Join One Mind President Brandon Staglin for a lively chat with Paul Jenkins, PhD, winner of the 2018 One Mind Rising Star Bipolar Disorder Research Award. Learn about Dr. Jenkins’ innovative research to develop better treatments for this disruptive condition. Dr. Jenkins responded daily via this page through 5pm PDT on Friday, May 24, 2019. Comments are now closed.

During the webcast, Dr. Jenkins gave engaging answers to several questions:

  • Why do you study bipolar disorder?
  • Why has bipolar disorder received relatively little research attention in general?
  • How do you envision your research enhancing lives?
  • How can an optimal balance in bipolar disorder treatments be achieved?
  • What is your goal for your research? What will it take to get you there?
  • How can interested viewers get involved?
  • Plus several more (see the comments section).

Enjoy and please share what you learn.

Basic ResearchBipolar DisorderPaul JenkinsTreatment Research

12 thoughts on “Advancing Treatments for Bipolar Disorder: Dr. Paul Jenkins

  1. You spoke of the more episodes one has the more likely they are to have more episodes and to increase the severity of the disease. Has the reason for this been studied? I am wondering if it could actually be the way it is treated? Usually, once someone is in an emergency their meds are completely changed and/or extremely strong meds are given to bring the mania down vs the actual ‘kindling’ theory?

  2. I ask because some people with Bipolar are extremely sensitive to medication changes and it can be detrimental for drastic changes in medications.

  3. Thank you, everyone, who watched today’s live stream and thank you to those who asked questions. If you’d like to watch this interview again or watch any of our past Brain Waves interviews, you can do so on the Brain Waves page of our http://www.onemind.org website.

  4. Hello viewers, and thanks for watching! We had some great questions already. If you have additional questions, I can answer them here through Friday. But beyond that feel free to email me at pjenkins@umich.edu if you think of other questions.

    Thanks!

    Paul

  5. Hi Dr. Jenkins,
    Can you please tell me what your thoughts are about chronic fatigue? Is it considered a physiological disorder or is it a symptom of a psychological disorder and how do physicians determine which one it is?
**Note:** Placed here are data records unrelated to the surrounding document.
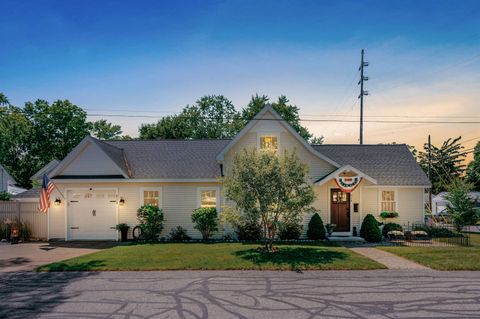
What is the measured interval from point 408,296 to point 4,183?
4834cm

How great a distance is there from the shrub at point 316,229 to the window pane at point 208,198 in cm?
549

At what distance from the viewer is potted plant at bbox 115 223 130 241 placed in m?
17.1

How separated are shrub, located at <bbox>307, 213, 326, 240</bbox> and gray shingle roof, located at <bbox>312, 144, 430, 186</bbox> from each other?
15.7 ft

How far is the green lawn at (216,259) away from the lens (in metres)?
10.8

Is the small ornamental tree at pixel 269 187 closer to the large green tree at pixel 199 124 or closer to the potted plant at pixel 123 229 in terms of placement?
the potted plant at pixel 123 229

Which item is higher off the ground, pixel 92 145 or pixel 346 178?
pixel 92 145

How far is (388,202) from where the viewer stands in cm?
1872

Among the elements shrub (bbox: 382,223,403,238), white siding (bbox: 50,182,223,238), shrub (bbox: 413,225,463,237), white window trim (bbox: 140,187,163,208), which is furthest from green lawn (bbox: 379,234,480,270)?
white window trim (bbox: 140,187,163,208)

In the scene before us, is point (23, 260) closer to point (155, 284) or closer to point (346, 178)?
point (155, 284)

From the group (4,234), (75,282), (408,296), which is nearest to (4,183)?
(4,234)

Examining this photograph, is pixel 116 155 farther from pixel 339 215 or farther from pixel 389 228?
pixel 389 228

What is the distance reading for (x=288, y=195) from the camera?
1263 cm

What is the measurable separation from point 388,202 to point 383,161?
3119 millimetres

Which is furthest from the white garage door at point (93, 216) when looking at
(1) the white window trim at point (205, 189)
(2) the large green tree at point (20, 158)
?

    1. Hi Tony, Thanks for the question. The underlying causes of chronic fatigue syndrome remain poorly understood. There are a number of theories regarding the causes of CFS. None of these has reached the level of being proven as causative, but they include things like viral/bacterial infection, immune system dysfunction, metabolic dysfunction, and low blood pressure. One of the difficulties in understanding the causes is the relative rarity of CFS diagnoses based on our current diagnostic criteria. For example, estimates are that 10-25% of patients complain of chronic fatigue, but within that group a positive diagnosis is only seen in ~10% of patients. I have several friends that have been diagnosed and they suffer from serious symptoms, so hopefully we can make some progress in understanding the true causes!

Comments are closed.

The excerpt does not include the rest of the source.